• SOURCE DATA
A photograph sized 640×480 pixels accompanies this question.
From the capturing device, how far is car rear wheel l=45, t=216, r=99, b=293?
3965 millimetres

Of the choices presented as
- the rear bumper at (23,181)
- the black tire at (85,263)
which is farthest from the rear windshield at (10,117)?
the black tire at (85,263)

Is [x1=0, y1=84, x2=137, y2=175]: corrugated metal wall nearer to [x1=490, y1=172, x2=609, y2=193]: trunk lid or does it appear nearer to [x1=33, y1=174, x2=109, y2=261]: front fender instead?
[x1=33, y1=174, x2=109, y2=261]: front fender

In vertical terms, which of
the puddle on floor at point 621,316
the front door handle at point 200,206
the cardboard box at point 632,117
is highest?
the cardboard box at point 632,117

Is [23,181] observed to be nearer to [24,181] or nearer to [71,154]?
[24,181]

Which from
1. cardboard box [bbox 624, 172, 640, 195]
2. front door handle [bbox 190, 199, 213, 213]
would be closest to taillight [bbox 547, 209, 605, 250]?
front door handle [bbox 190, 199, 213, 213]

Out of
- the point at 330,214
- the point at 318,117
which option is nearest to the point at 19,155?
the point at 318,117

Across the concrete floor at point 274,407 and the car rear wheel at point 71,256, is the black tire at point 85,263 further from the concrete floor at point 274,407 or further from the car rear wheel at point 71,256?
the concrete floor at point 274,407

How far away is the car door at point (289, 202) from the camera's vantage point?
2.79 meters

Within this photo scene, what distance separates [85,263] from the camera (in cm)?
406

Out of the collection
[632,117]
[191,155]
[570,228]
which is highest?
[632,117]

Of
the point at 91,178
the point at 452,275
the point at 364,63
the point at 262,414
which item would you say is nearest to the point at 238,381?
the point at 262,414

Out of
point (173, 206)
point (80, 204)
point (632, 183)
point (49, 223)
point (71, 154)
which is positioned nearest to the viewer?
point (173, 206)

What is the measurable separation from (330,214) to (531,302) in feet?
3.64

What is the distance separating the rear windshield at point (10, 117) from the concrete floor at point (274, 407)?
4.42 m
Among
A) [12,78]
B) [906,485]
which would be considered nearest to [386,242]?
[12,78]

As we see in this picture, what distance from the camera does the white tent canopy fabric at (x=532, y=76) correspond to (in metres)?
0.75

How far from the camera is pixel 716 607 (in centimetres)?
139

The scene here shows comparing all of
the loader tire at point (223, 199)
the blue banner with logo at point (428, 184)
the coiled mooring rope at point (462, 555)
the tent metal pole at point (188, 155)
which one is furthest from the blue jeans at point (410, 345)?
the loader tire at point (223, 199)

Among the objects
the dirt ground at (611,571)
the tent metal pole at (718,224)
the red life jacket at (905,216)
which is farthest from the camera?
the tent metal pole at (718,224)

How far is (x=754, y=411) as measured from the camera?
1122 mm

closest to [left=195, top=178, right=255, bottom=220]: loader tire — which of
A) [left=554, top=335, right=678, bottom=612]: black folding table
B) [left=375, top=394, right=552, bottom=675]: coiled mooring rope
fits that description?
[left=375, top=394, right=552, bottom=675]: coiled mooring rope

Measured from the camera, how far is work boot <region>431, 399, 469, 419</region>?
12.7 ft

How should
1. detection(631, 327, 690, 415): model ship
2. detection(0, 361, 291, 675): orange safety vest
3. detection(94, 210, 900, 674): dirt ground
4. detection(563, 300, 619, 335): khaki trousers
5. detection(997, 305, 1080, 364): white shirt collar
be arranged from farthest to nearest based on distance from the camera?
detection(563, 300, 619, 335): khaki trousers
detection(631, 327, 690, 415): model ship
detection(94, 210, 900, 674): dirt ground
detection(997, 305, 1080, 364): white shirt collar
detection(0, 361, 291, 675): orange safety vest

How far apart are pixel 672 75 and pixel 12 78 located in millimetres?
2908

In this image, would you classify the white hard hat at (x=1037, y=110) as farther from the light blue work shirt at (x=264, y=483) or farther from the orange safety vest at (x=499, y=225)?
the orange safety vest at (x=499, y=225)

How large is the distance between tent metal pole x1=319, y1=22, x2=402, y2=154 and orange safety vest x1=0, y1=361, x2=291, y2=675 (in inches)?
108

• GOAL OF THE EXERCISE
Please reproduce all of the lines above word for word, changing nothing and leaving nothing out.

• EXERCISE OUTPUT
A photograph sized 640×480 pixels accompanies this question.
From the capturing device, how far is car rear wheel l=45, t=216, r=99, b=293?
3965 millimetres

Of the choices presented as
- the rear bumper at (23,181)
- the black tire at (85,263)
which is farthest from the rear windshield at (10,117)?
the black tire at (85,263)

Is [x1=0, y1=84, x2=137, y2=175]: corrugated metal wall nearer to [x1=490, y1=172, x2=609, y2=193]: trunk lid or does it appear nearer to [x1=33, y1=174, x2=109, y2=261]: front fender instead?
[x1=33, y1=174, x2=109, y2=261]: front fender

In vertical terms, which of
the puddle on floor at point 621,316
the front door handle at point 200,206
the cardboard box at point 632,117
is highest?
the cardboard box at point 632,117

Is [23,181] observed to be nearer to [24,181] or nearer to [71,154]?
[24,181]

Which from
1. cardboard box [bbox 624, 172, 640, 195]
2. front door handle [bbox 190, 199, 213, 213]
would be closest to taillight [bbox 547, 209, 605, 250]?
front door handle [bbox 190, 199, 213, 213]

Out of
- the point at 330,214
- the point at 318,117
which option is nearest to the point at 19,155?
the point at 318,117

Across the concrete floor at point 274,407 and the car rear wheel at point 71,256, is the black tire at point 85,263 further from the concrete floor at point 274,407 or further from the car rear wheel at point 71,256?
the concrete floor at point 274,407

How far away is the car door at point (289, 202) from the camera's vantage point?
2.79 meters

Within this photo scene, what distance separates [85,263] from the camera (in cm)?
406

Out of the collection
[632,117]
[191,155]
[570,228]
which is highest?
[632,117]

Of
the point at 91,178
the point at 452,275
the point at 364,63
the point at 262,414
which item would you say is nearest to the point at 238,381?
the point at 262,414

Out of
point (173, 206)
point (80, 204)
point (632, 183)
point (49, 223)
point (71, 154)
which is positioned nearest to the viewer?
point (173, 206)

What is the measurable separation from (330,214) to (531,302) in feet?
3.64

What is the distance separating the rear windshield at point (10, 117) from the concrete floor at point (274, 407)?
4.42 m
Among
A) [12,78]
B) [906,485]
which would be considered nearest to [386,242]?
[12,78]

As we see in this picture, what distance from the camera does the white tent canopy fabric at (x=532, y=76) correspond to (in metres)?
0.75

How far from the camera is pixel 716 607 (in centimetres)?
139

The scene here shows comparing all of
the loader tire at point (223, 199)
the blue banner with logo at point (428, 184)
the coiled mooring rope at point (462, 555)
the tent metal pole at point (188, 155)
which one is furthest from the blue jeans at point (410, 345)?
the loader tire at point (223, 199)

Among the objects
the dirt ground at (611,571)
the tent metal pole at (718,224)
the red life jacket at (905,216)
which is farthest from the camera?
the tent metal pole at (718,224)

How far is (x=754, y=411) as measured from the camera?
1122 mm

closest to [left=195, top=178, right=255, bottom=220]: loader tire — which of
A) [left=554, top=335, right=678, bottom=612]: black folding table
B) [left=375, top=394, right=552, bottom=675]: coiled mooring rope
fits that description?
[left=375, top=394, right=552, bottom=675]: coiled mooring rope

Measured from the camera, how far is work boot <region>431, 399, 469, 419</region>?
12.7 ft

How should
1. detection(631, 327, 690, 415): model ship
2. detection(0, 361, 291, 675): orange safety vest
3. detection(94, 210, 900, 674): dirt ground
4. detection(563, 300, 619, 335): khaki trousers
5. detection(997, 305, 1080, 364): white shirt collar
be arranged from farthest to nearest based on distance from the camera?
detection(563, 300, 619, 335): khaki trousers
detection(631, 327, 690, 415): model ship
detection(94, 210, 900, 674): dirt ground
detection(997, 305, 1080, 364): white shirt collar
detection(0, 361, 291, 675): orange safety vest

How far apart are pixel 672 75 and pixel 12 78 located in millimetres?
2908

In this image, would you classify the white hard hat at (x=1037, y=110) as farther from the light blue work shirt at (x=264, y=483) or farther from the orange safety vest at (x=499, y=225)?
the orange safety vest at (x=499, y=225)

How large is the distance between tent metal pole x1=319, y1=22, x2=402, y2=154 and orange safety vest x1=0, y1=361, x2=291, y2=675 (in inches)?
108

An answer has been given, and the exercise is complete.